When patients have medical needs that cannot be met by commercially available medicines that have been approved by the Food and Drug Administration, they can instead take compounded drugs, medications made by physicians or pharmacists. Neither FDA nor state authorities evaluate these drugs for safety or efficacy before they are administered to patients, but compounders cannot use just any chemicals to create a drug. Rather, there are criteria under federal law for determining which active drug ingredients—known as bulk drug substances— can be used to compound drugs.

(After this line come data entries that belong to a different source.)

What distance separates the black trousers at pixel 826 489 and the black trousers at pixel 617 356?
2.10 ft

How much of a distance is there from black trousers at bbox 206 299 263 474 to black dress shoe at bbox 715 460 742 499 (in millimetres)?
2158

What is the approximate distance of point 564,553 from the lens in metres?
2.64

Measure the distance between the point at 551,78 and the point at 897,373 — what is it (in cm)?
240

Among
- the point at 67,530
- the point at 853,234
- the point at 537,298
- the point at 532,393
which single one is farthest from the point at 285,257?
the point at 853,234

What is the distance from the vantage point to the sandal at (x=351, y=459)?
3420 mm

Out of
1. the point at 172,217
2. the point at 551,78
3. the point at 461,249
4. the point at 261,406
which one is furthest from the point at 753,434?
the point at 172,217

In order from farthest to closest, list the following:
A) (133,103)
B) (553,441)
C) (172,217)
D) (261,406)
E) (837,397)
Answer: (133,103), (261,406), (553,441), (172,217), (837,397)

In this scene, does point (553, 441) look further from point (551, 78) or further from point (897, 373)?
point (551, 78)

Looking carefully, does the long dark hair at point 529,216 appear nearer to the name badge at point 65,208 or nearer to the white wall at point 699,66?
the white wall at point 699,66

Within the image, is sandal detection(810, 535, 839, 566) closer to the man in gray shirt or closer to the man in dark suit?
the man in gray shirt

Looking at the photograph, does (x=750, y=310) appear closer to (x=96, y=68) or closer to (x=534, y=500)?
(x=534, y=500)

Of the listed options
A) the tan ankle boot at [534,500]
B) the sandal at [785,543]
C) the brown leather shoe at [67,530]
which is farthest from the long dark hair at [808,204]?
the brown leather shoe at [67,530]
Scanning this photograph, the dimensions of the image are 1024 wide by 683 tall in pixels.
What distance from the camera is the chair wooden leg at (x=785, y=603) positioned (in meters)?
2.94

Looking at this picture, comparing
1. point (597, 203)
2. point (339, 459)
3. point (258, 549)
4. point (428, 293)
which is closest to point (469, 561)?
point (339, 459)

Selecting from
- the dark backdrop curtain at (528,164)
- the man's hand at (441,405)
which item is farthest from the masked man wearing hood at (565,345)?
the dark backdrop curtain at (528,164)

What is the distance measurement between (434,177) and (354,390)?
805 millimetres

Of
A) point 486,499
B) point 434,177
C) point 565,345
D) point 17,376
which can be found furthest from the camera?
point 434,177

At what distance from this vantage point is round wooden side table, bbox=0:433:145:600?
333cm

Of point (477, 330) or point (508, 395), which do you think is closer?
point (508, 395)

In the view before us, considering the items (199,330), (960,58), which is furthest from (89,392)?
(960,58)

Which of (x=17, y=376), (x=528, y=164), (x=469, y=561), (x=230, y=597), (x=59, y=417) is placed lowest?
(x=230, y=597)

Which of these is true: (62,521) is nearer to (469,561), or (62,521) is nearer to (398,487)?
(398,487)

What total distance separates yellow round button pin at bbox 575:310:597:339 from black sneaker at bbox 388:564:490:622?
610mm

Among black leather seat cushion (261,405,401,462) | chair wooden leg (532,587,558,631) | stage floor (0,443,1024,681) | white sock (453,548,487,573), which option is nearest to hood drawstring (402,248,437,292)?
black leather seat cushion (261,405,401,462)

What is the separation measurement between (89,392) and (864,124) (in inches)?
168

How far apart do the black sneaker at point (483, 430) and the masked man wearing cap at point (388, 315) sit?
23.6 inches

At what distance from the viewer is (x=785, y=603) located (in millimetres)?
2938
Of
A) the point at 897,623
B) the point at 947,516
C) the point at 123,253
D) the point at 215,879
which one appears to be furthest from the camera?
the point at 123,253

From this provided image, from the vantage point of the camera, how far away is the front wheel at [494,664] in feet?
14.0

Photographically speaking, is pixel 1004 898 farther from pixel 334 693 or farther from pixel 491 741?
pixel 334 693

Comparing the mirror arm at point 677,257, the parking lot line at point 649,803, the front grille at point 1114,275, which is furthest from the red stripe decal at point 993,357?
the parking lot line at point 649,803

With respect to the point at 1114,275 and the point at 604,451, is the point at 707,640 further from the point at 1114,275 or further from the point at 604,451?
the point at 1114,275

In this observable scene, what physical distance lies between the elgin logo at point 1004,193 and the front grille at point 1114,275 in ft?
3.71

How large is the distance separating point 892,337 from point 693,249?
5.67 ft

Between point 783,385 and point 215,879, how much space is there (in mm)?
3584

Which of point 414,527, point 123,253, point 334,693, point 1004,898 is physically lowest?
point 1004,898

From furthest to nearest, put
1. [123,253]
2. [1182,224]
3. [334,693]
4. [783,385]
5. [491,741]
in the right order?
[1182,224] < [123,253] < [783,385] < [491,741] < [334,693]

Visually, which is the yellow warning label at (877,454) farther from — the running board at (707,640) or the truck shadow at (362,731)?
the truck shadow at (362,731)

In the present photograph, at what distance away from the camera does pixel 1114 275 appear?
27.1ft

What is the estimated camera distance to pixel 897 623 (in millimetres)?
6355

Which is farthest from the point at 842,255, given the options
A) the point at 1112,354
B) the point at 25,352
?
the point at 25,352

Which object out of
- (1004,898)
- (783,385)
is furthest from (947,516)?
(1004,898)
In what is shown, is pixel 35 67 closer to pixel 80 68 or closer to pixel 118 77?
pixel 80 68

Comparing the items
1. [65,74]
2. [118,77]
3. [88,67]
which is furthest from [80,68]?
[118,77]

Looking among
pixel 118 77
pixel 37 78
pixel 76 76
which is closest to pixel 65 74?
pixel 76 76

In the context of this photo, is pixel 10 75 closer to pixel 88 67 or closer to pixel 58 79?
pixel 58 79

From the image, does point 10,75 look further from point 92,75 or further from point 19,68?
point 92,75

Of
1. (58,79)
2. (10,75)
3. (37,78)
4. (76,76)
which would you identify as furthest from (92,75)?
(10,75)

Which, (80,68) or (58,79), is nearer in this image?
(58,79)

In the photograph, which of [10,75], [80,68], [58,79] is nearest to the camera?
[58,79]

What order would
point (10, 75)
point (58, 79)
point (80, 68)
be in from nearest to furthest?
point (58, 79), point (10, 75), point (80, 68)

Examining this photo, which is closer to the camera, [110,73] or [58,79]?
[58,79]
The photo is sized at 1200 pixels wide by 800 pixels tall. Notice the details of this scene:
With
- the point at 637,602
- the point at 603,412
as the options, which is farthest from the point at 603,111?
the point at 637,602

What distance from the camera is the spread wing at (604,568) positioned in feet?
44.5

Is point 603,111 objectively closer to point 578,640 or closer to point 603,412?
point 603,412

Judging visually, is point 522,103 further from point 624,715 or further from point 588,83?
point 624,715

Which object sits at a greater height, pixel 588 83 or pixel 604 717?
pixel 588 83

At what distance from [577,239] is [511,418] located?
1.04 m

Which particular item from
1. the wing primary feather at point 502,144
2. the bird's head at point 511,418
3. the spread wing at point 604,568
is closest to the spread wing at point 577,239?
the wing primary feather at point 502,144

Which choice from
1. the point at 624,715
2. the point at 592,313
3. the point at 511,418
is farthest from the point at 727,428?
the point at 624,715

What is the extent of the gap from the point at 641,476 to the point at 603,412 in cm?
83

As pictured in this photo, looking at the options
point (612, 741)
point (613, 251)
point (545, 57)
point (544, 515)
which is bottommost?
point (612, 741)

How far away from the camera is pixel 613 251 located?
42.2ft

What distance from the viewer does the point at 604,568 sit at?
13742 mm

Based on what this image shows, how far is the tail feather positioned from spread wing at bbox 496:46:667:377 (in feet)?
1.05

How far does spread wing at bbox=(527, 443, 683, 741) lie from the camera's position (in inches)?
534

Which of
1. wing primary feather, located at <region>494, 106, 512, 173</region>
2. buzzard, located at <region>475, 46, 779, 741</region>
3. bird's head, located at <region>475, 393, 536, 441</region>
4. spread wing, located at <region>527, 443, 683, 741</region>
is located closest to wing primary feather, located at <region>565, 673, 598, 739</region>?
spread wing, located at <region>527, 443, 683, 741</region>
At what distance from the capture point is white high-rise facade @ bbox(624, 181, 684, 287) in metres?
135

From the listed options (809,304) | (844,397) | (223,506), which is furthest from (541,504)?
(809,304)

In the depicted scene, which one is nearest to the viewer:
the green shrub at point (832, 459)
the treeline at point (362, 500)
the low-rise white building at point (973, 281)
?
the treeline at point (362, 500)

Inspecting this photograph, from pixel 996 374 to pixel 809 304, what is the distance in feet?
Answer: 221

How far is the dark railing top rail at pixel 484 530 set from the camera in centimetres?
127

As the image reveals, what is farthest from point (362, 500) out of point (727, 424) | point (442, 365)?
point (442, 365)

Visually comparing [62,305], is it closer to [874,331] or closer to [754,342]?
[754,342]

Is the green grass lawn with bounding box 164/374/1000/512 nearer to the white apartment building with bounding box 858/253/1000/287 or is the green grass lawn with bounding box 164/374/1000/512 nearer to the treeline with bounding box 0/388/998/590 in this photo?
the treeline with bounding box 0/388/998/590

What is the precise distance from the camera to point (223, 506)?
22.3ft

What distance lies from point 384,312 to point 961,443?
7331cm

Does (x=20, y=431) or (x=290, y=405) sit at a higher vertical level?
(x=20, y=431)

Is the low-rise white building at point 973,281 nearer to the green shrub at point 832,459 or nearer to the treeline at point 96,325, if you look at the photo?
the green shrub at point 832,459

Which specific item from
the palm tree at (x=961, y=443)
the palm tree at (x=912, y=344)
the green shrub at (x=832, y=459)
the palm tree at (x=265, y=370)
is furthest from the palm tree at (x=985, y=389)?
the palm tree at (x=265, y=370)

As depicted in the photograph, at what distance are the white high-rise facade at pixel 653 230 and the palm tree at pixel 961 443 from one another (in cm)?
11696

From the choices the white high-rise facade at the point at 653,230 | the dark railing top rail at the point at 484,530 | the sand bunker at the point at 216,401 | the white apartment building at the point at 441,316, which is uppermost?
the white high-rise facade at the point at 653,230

There are two main types of compounders and two corresponding sets of rules regarding the bulk drug substances that they may use:
To ensure that compounders are starting with pure, potent, and pharmaceutical-grade chemicals, the law also requires that a bulk drug substance conform to any relevant standards that USP has set for it. The substance must also have been manufactured at an establishment that is registered with FDA, subject to inspection by the agency, and shipped to the compounder with a certificate of analysis—paperwork verifying that it meets product specifications and production standards. Both traditional compounders and outsourcing facilities are prohibited from using drugs listed by FDA as difficult to compound.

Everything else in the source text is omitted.